[Collected data]
#####

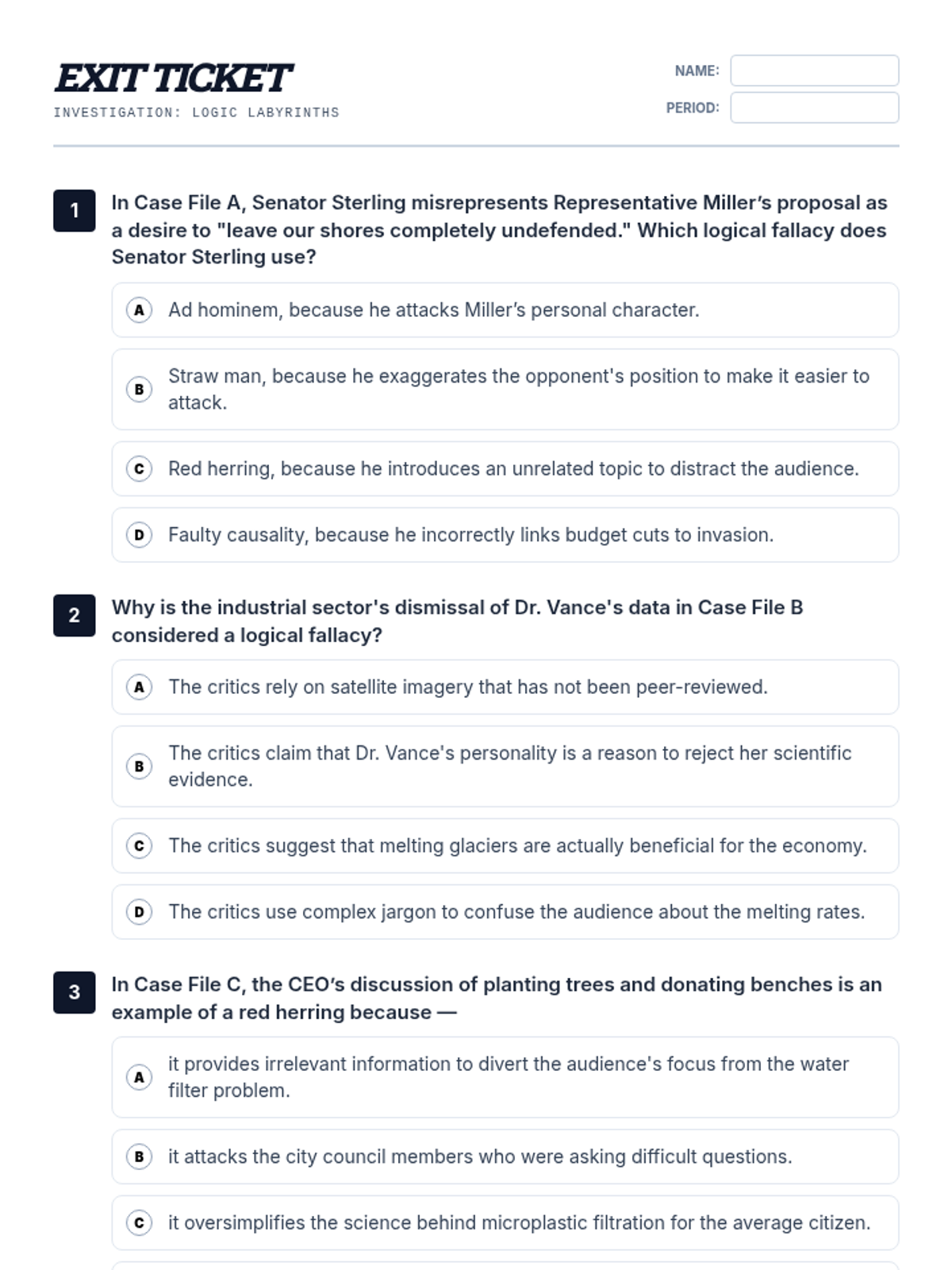 EXIT TICKET
INVESTIGATION: LOGIC LABYRINTHS

NAME:
PERIOD:

1 In Case File A, Senator Sterling misrepresents Representative Miller's proposal as a desire to "leave our shores completely undefended." Which logical fallacy does Senator Sterling use?

A Ad hominem, because he attacks Miller's personal character.

B Straw man, because he exaggerates the opponent's position to make it easier to attack.

C Red herring, because he introduces an unrelated topic to distract the audience.

D Faulty causality, because he incorrectly links budget cuts to invasion.

2 Why is the industrial sector's dismissal of Dr. Vance's data in Case File B considered a logical fallacy?

A The critics rely on satellite imagery that has not been peer-reviewed.

B The critics claim that Dr. Vance's personality is a reason to reject her scientific evidence.

C The critics suggest that melting glaciers are actually beneficial for the economy.

D The critics use complex jargon to confuse the audience about the melting rates.

3 In Case File C, the CEO's discussion of planting trees and donating benches is an example of a red herring because —

A it provides irrelevant information to divert the audience's focus from the water filter problem.

B it attacks the city council members who were asking difficult questions.

C it oversimplifies the science behind microplastic filtration for the average citizen.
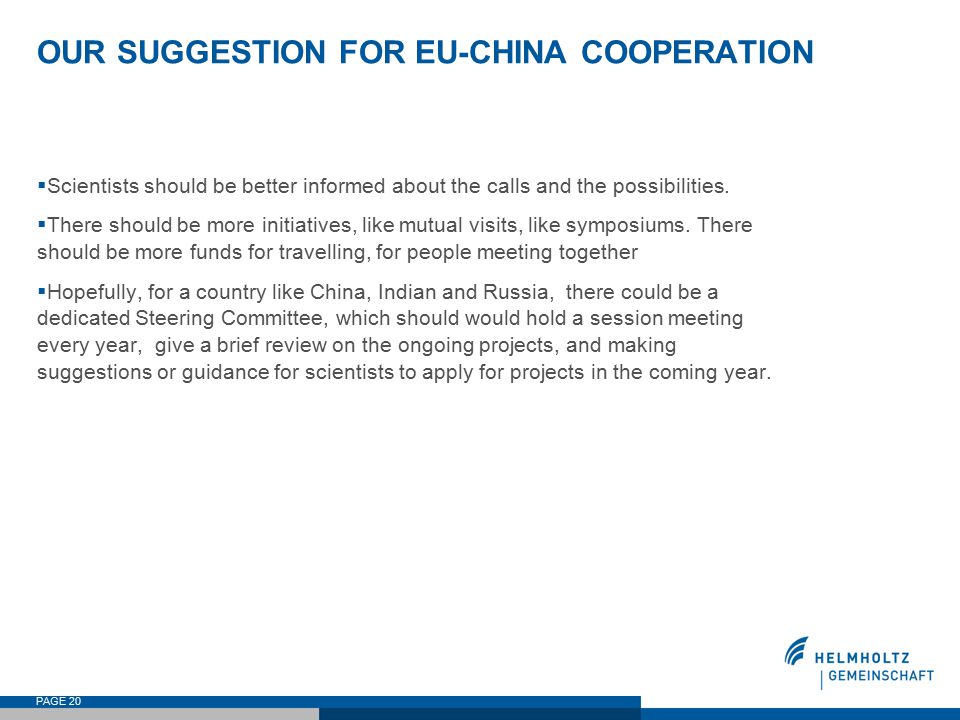 OUR SUGGESTION FOR EU-CHINA COOPERATION

▪Scientists should be better informed about the calls and the possibilities.

▪There should be more initiatives, like mutual visits, like symposiums. There should be more funds for travelling, for people meeting together

▪Hopefully, for a country like China, Indian and Russia, there could be a dedicated Steering Committee, which should would hold a session meeting every year, give a brief review on the ongoing projects, and making suggestions or guidance for scientists to apply for projects in the coming year.

HELMHOLTZ
GEMEINSCHAFT

PAGE 20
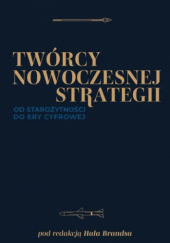 TWÓRCY NOWOCZESNEJ STRATEGII

OD STAROŻYTNOŚCI DO ERY CYFROWEJ

pod redakcją Hala Brandsa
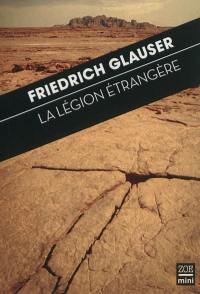 FRIEDRICH GLAUSER
LA LÉGION ÉTRANGÈRE

ZOE
mini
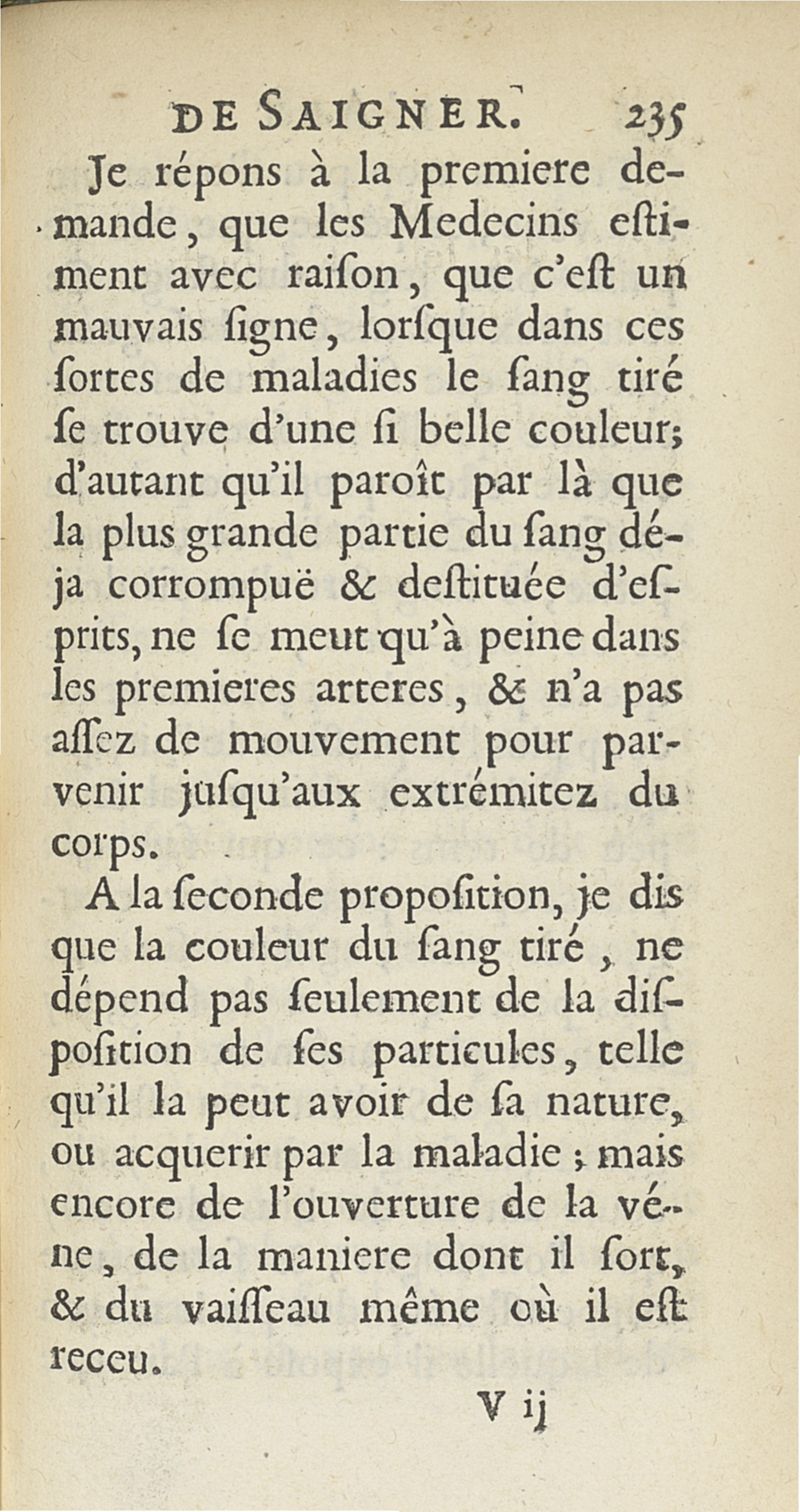 DE SAIGNER. 235

Je répons à la premiere demande, que les Medecins estiment avec raison, que c'est un mauvais signe, lorsque dans ces sortes de maladies le sang tiré se trouve d'une si belle couleur; d'autant qu'il paroît par là que la plus grande partie du sang déja corrompuë & destituée d'esprits, ne se meut qu'à peine dans les premieres arteres, & n'a pas assez de mouvement pour parvenir jusqu'aux extrémitez du corps.

A la seconde proposition, je dis que la couleur du sang tiré, ne dépend pas seulement de la disposition de ses particules, telle qu'il la peut avoir de sa nature, ou acquerir par la maladie; mais encore de l'ouverture de la véne, de la maniere dont il sort, & du vaisseau même où il est receu.

V ij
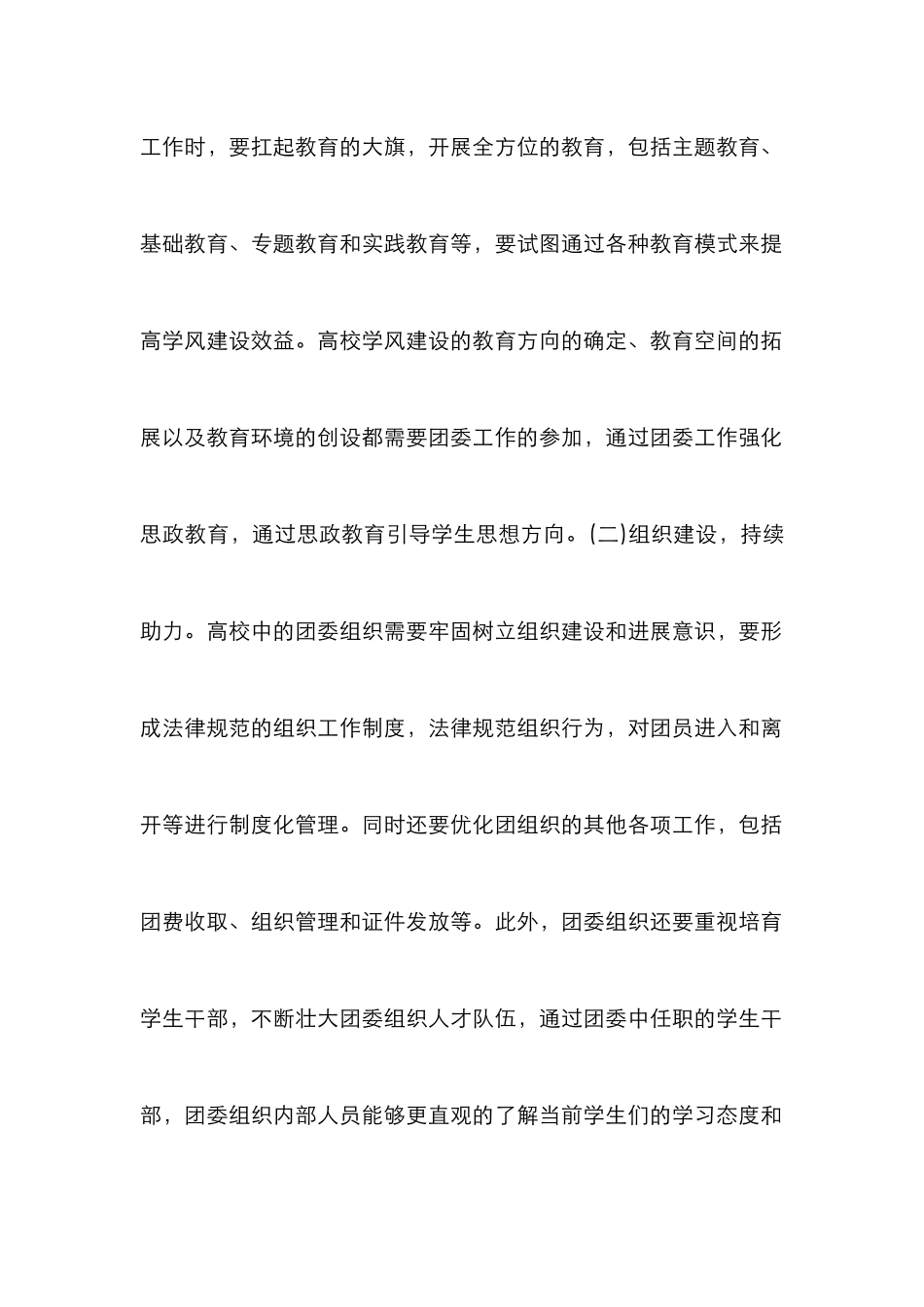 工作时，要扛起教育的大旗，开展全方位的教育，包括主题教育、基础教育、专题教育和实践教育等，要试图通过各种教育模式来提高学风建设效益。高校学风建设的教育方向的确定、教育空间的拓展以及教育环境的创设都需要团委工作的参加，通过团委工作强化思政教育，通过思政教育引导学生思想方向。(二)组织建设，持续助力。高校中的团委组织需要牢固树立组织建设和进展意识，要形成法律规范的组织工作制度，法律规范组织行为，对团员进入和离开等进行制度化管理。同时还要优化团组织的其他各项工作，包括团费收取、组织管理和证件发放等。此外，团委组织还要重视培育学生干部，不断壮大团委组织人才队伍，通过团委中任职的学生干部，团委组织内部人员能够更直观的了解当前学生们的学习态度和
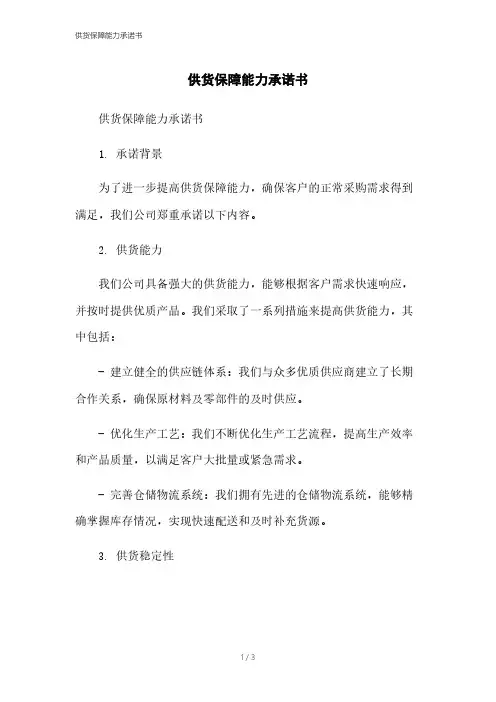 供货保障能力承诺书

供货保障能力承诺书

供货保障能力承诺书

1. 承诺背景

为了进一步提高供货保障能力，确保客户的正常采购需求得到满足，我们公司郑重承诺以下内容。

2. 供货能力

我们公司具备强大的供货能力，能够根据客户需求快速响应，并按时提供优质产品。我们采取了一系列措施来提高供货能力，其中包括：

- 建立健全的供应链体系：我们与众多优质供应商建立了长期合作关系，确保原材料及零部件的及时供应。

- 优化生产工艺：我们不断优化生产工艺流程，提高生产效率和产品质量，以满足客户大批量或紧急需求。

- 完善仓储物流系统：我们拥有先进的仓储物流系统，能够精确掌握库存情况，实现快速配送和及时补充货源。

3. 供货稳定性

1 / 3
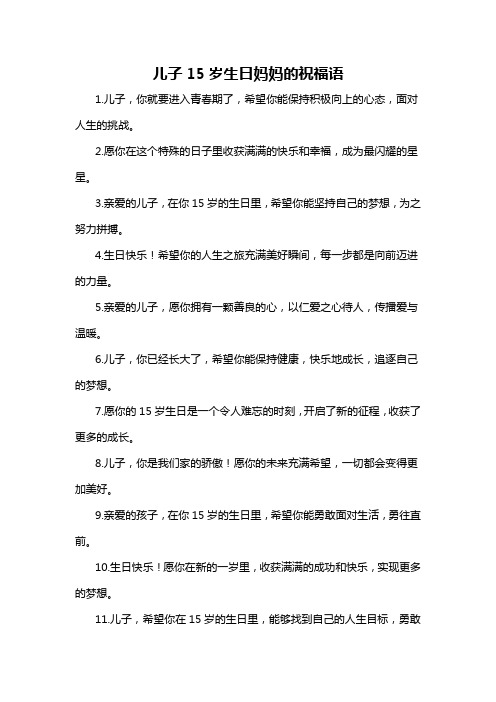 儿子 15 岁生日妈妈的祝福语

1.儿子，你就要进入青春期了，希望你能保持积极向上的心态，面对人生的挑战。

2.愿你在这个特殊的日子里收获满满的快乐和幸福，成为最闪耀的星星。

3.亲爱的儿子，在你 15 岁的生日里，希望你能坚持自己的梦想，为之努力拼搏。

4.生日快乐！希望你的人生之旅充满美好瞬间，每一步都是向前迈进的力量。

5.亲爱的儿子，愿你拥有一颗善良的心，以仁爱之心待人，传播爱与温暖。

6.儿子，你已经长大了，希望你能保持健康，快乐地成长，追逐自己的梦想。

7.愿你的 15 岁生日是一个令人难忘的时刻，开启了新的征程，收获了更多的成长。

8.儿子，你是我们家的骄傲！愿你的未来充满希望，一切都会变得更加美好。

9.亲爱的孩子，在你 15 岁的生日里，希望你能勇敢面对生活，勇往直前。

10.生日快乐！愿你在新的一岁里，收获满满的成功和快乐，实现更多的梦想。

11.儿子，希望你在 15 岁的生日里，能够找到自己的人生目标，勇敢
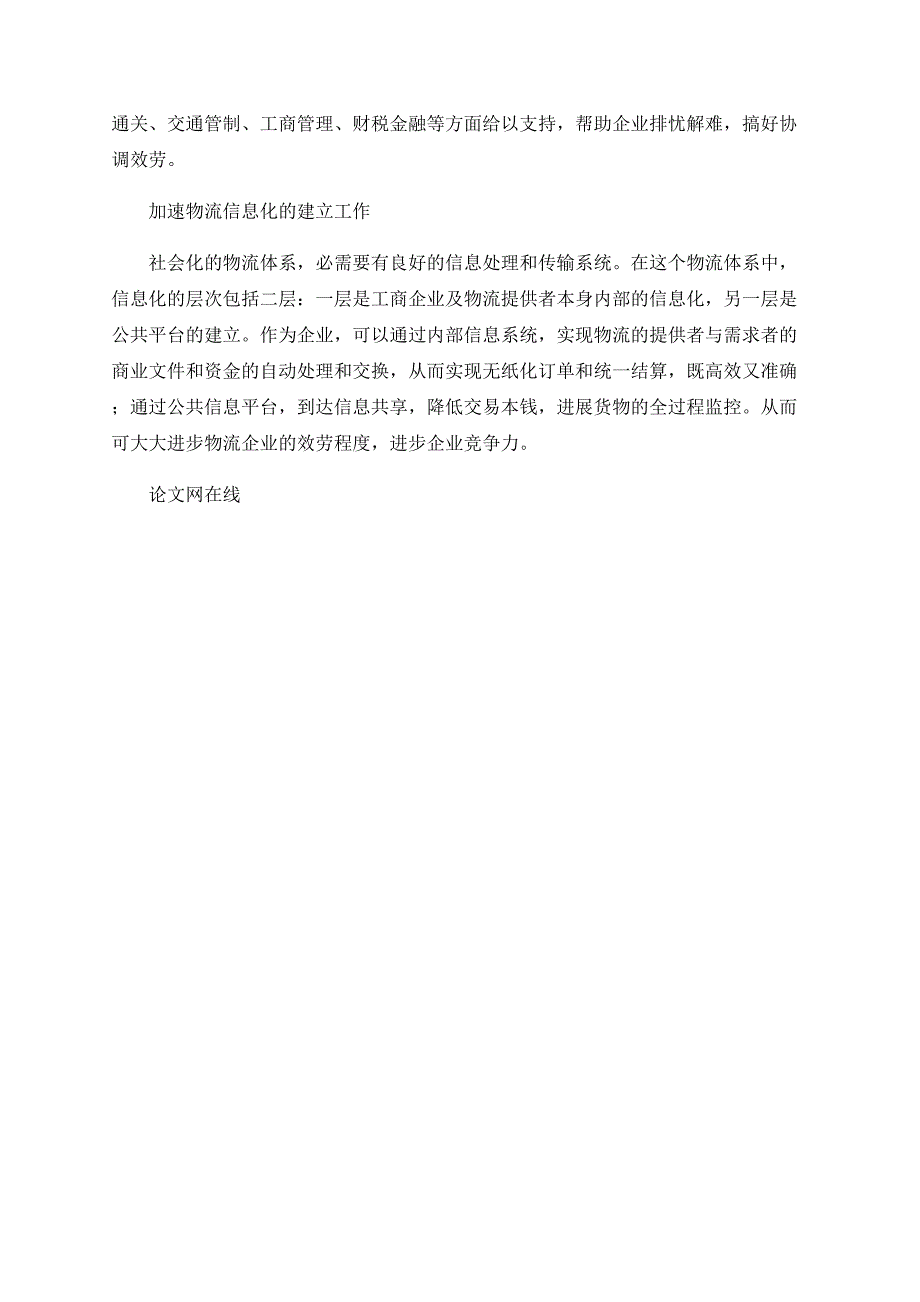 通关、交通管制、工商管理、财税金融等方面给以支持，帮助企业排忧解难，搞好协调效劳。

加速物流信息化的建立工作

社会化的物流体系，必需要有良好的信息处理和传输系统。在这个物流体系中，信息化的层次包括二层：一层是工商企业及物流提供者本身内部的信息化，另一层是公共平台的建立。作为企业，可以通过内部信息系统，实现物流的提供者与需求者的商业文件和资金的自动处理和交换，从而实现无纸化订单和统一结算，既高效又准确；通过公共信息平台，到达信息共享，降低交易本钱，进展货物的全过程监控。从而可大大进步物流企业的效劳程度，进步企业竞争力。

论文网在线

#####

Give back exactly, and solely, the section of the data above bounded by the line containing "C it oversimplifies" and the line containing "DE SAIGNER. 235", both bounding lines included and pictures omitted.

— TASK OUTPUT —
C it oversimplifies the science behind microplastic filtration for the average citizen.
 OUR SUGGESTION FOR EU-CHINA COOPERATION

▪Scientists should be better informed about the calls and the possibilities.

▪There should be more initiatives, like mutual visits, like symposiums. There should be more funds for travelling, for people meeting together

▪Hopefully, for a country like China, Indian and Russia, there could be a dedicated Steering Committee, which should would hold a session meeting every year, give a brief review on the ongoing projects, and making suggestions or guidance for scientists to apply for projects in the coming year.

HELMHOLTZ
GEMEINSCHAFT

PAGE 20
 TWÓRCY NOWOCZESNEJ STRATEGII

OD STAROŻYTNOŚCI DO ERY CYFROWEJ

pod redakcją Hala Brandsa
 FRIEDRICH GLAUSER
LA LÉGION ÉTRANGÈRE

ZOE
mini
 DE SAIGNER. 235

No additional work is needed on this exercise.